The reason for all the manpower is the intense amount of kitchen work to feed roughly 9,000 attendees expected at the event.
“Some of the women here are 80 or 90 years old, and they’ve been doing it ever since the beginning, and they help whenever and in any way they can. There are several people that work during the day, they will send or bring lunch for the day workers. Some of the day workers take turns making lunches for everyone. It’s real camaraderie here,” said Firth, who has helped out at the festival for 35-40 years.
Just to give a sense of the volume of food made, here are numbers Firth has been tracking along with Sally Hallis, also a member of the core committee.
As of last week, the volunteers had made 3,500 tiropitakia (the phyllo cheese turnovers) and as many dolmades, the rice-and-beef stuffed grape leaves served with lemon sauce. They baked more than 7,200 melomakarona, the honey-dipped cookies coated in crushed walnuts, and almost 10,000 koulourakia, the crisp cookie formed into a twist and coated in sesame seeds. Those paximathia, the Greek version of a biscotti? About 4,600.

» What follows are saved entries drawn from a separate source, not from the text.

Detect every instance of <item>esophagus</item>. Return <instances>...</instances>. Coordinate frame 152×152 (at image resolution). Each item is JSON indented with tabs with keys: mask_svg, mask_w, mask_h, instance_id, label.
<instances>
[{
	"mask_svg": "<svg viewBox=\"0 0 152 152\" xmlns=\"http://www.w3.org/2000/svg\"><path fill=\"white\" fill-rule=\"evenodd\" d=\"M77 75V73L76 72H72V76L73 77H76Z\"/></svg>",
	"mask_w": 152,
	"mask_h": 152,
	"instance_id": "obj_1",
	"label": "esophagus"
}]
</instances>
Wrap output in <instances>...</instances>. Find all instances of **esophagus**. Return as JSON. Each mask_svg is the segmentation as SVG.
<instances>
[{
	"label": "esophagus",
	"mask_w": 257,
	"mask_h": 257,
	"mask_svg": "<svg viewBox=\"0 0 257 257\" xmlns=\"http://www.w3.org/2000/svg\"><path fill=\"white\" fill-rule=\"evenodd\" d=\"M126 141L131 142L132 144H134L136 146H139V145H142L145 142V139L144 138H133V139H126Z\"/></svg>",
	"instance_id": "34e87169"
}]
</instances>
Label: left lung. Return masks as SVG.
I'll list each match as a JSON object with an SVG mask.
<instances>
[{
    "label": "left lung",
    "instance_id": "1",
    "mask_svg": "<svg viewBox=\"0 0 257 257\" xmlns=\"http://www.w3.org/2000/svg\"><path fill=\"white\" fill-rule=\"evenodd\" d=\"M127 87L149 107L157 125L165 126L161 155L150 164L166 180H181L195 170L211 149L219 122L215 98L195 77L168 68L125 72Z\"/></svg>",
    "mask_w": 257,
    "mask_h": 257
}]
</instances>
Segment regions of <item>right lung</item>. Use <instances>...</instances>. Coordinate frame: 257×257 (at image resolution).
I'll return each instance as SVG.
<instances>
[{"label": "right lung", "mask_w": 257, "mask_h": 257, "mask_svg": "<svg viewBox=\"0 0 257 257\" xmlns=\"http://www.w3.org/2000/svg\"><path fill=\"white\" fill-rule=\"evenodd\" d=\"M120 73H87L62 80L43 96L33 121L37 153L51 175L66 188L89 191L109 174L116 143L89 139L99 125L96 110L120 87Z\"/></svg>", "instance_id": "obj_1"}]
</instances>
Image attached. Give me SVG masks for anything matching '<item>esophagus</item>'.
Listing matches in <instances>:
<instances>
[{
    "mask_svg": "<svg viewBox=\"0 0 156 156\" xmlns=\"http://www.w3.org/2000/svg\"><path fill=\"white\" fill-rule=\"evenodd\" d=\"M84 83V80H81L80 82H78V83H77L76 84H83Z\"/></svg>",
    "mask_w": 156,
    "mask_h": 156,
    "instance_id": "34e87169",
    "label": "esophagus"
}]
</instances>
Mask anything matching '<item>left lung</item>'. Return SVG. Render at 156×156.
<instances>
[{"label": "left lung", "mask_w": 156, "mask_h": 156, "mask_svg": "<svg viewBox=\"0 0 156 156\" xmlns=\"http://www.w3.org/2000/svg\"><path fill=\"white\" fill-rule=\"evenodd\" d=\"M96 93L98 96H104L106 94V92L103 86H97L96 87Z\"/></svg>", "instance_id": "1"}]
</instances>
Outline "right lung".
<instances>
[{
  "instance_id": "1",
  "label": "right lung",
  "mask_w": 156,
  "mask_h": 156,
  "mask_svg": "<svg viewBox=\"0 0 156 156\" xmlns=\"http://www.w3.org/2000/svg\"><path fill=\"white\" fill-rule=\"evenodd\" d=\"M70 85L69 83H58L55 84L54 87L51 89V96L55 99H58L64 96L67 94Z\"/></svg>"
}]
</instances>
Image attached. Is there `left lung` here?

There are several ways to dine at the event:
SEATED DINNER: Salad, string beans, rice pilaf, bread, and coffee or tea come with each dinner served at tables in the dining hall. Baked chicken ($12) will be served Friday-Sunday. Baked white fish ($12) will be served Friday-Saturday. Roasted lamb ($14) is served Sunday only. Cash or credit for dinner.
DINING TENT: This is the way grazers like to dine. Exchange cash or credit for tokens that can be used at the a la carte booths in the huge dining tent outfitted with long communal tables (unused tokens can be turned in for cash). Find gyro sandwiches ($6); calamari with skordalia sauce ($6); Greek fries ($4), Greek salad ($4); pork souvlaki ($5); loukaniko sausage ($4) and fresh-fried loukoumathes ($3). The pastry case at the rear of the dining tent holds more than a dozen kinds of pastries priced $1-$3.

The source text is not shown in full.